約1ヵ月半という短い期間でしたが、充実したインターンシップとなりました。最後になりますが、この場を借りて御礼申し上げます。
参考文献
- Tang, Xin, et al. “Explainable multi-task learning for multi-modality biological data analysis.” Nature Communications 14.1 (2023): 2546.
- Xu, Keyulu, et al. “How powerful are graph neural networks?.” arXiv preprint arXiv:1810.00826 (2018).
- Wen, Hongzhi, et al. “Graph neural networks for multimodal single-cell data integration.” Proceedings of the 28th ACM SIGKDD conference on knowledge discovery and data mining. 2022.

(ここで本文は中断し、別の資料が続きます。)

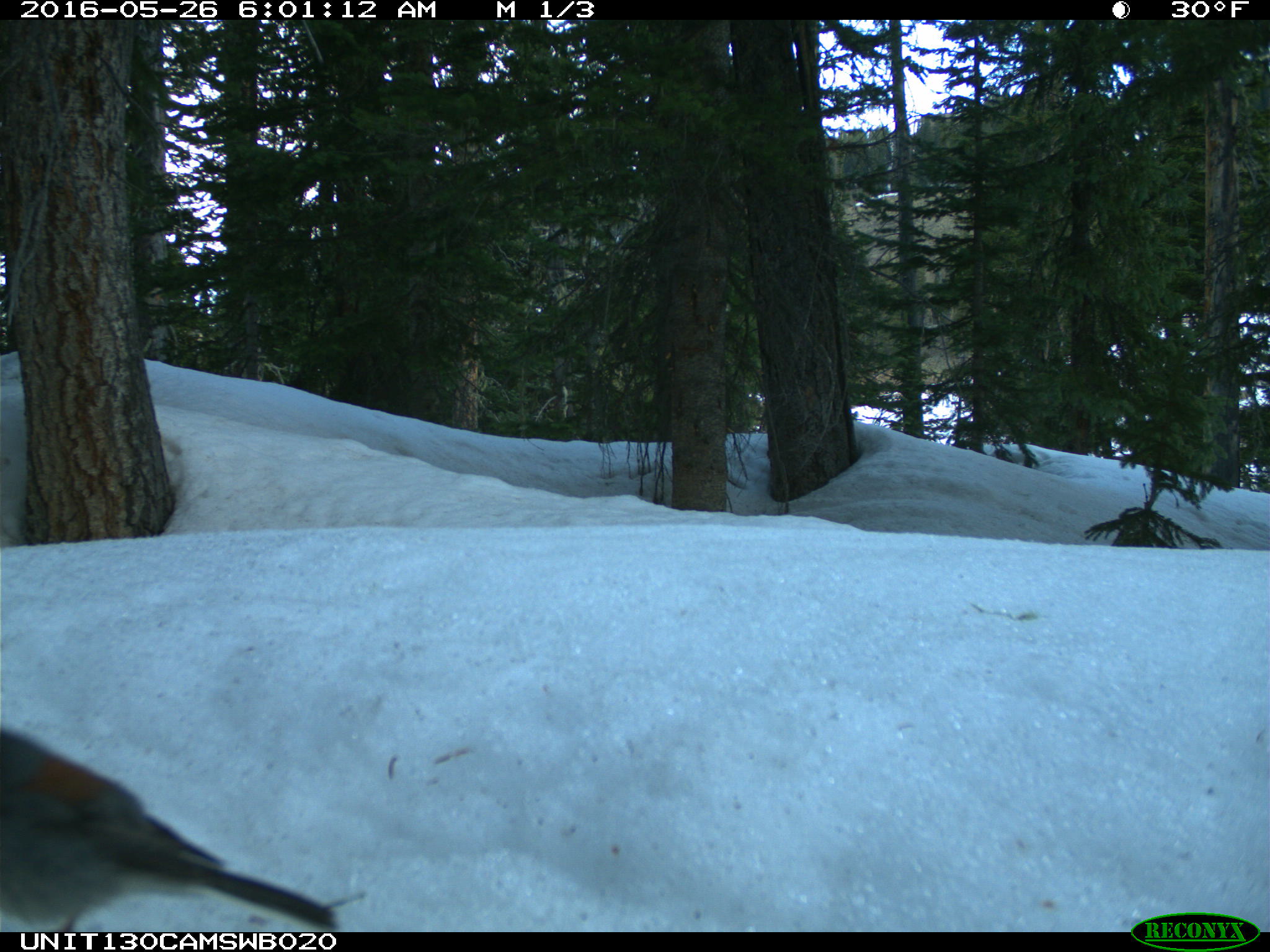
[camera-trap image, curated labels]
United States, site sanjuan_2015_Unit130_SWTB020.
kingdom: Animalia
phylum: Chordata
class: Aves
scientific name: Aves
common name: birds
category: unidentified bird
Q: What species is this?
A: Unidentified bird (birds) (Aves).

- Daniel Burkhardt, Malte Luecken, Andrew Benz, Peter Holderrieth, Jonathan Bloom, Christopher Lance, Ashley Chow, Ryan Holbrook. (2022). Open Problems – Multimodal Single-Cell Integration. Kaggle. https://kaggle.com/competitions/open-problems-multimodal
- Subramanian, Aravind, et al. “Gene set enrichment analysis: a knowledge-based approach for interpreting genome-wide expression profiles.” Proceedings of the National Academy of Sciences 102.43 (2005): 15545-15550.

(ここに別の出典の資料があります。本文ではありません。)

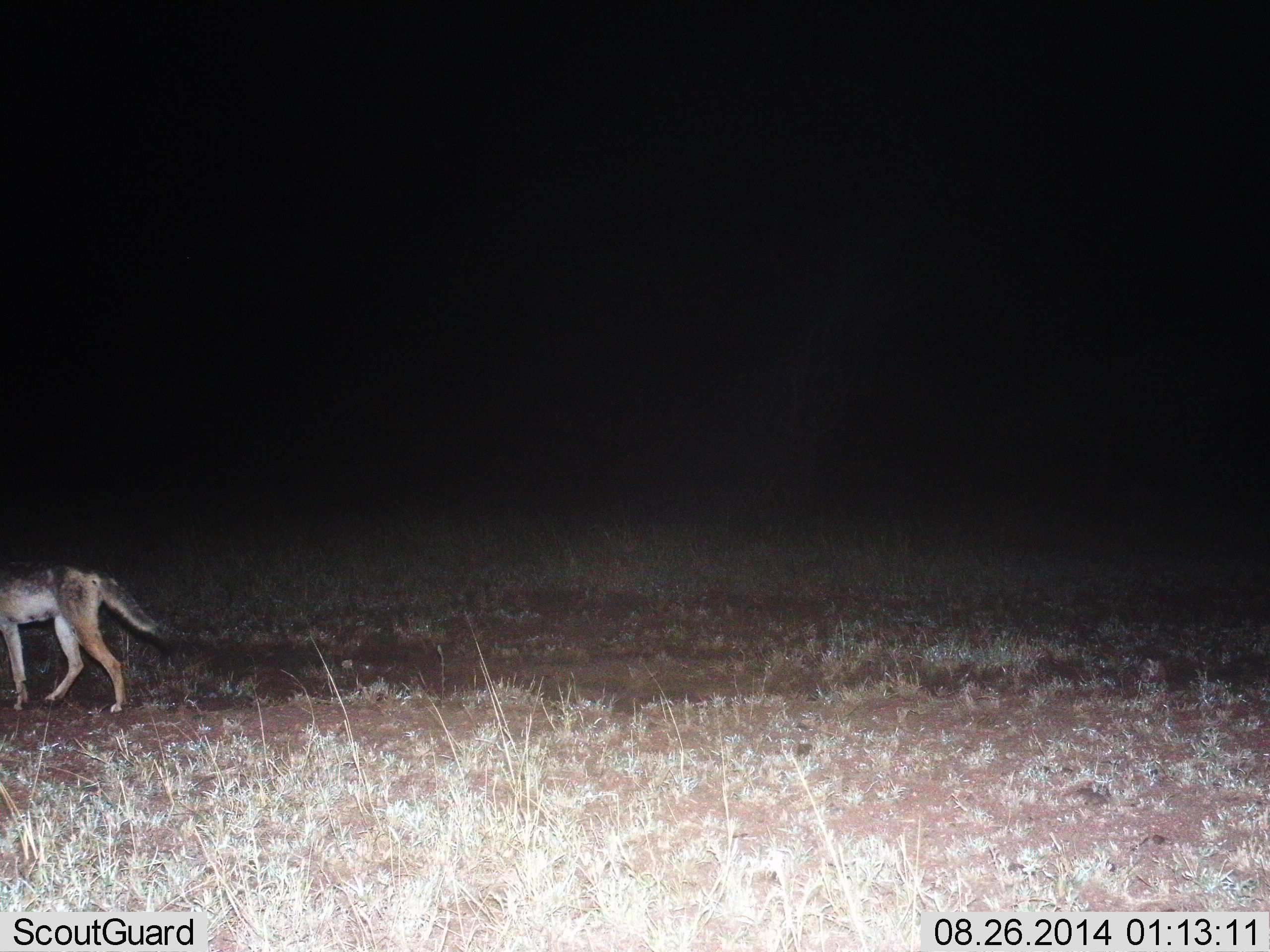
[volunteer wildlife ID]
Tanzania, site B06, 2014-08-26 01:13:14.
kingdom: Animalia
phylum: Chordata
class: Mammalia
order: Carnivora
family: Canidae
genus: Lupulella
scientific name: Lupulella mesomelas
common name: black-backed jackal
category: jackal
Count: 1.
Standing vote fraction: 40%.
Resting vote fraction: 0%.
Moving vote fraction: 70%.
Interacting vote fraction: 0%.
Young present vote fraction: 0%.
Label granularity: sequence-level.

- Franz, Max, et al. “GeneMANIA update 2018.” Nucleic acids research 46.W1 (2018): W60-W64.
- Ashburner, Michael, et al. “Gene ontology: tool for the unification of biology.” Nature genetics 25.1 (2000): 25-29.
- https://www.kaggle.com/competitions/open-problems-multimodal/discussion/372609
注釈
*1. クロマチンアクセシビリティ: DNAとヒストンの複合体であるクロマチンは、その凝集度合いが動的に変化することで転写制御を行う。特に、凝集が緩まった領域では分子のアクセス性が増すことで転写が活性化される。
*2. ATAC-Seq: クロマチンが緩まり露出したDNAを定量することで、転写が活性化されている部位を特定可能である。
*3. RNA-Seq: mRNAなどの転写物の配列情報を網羅的に読み取り、遺伝子発現を定量可能である。
*4. pathway: 生体内で秩序だった制御関係を示す一連の経路。遺伝子やタンパク質の相互作用をはじめ、シグナル伝達経路や代謝経路など幅広く用いられる。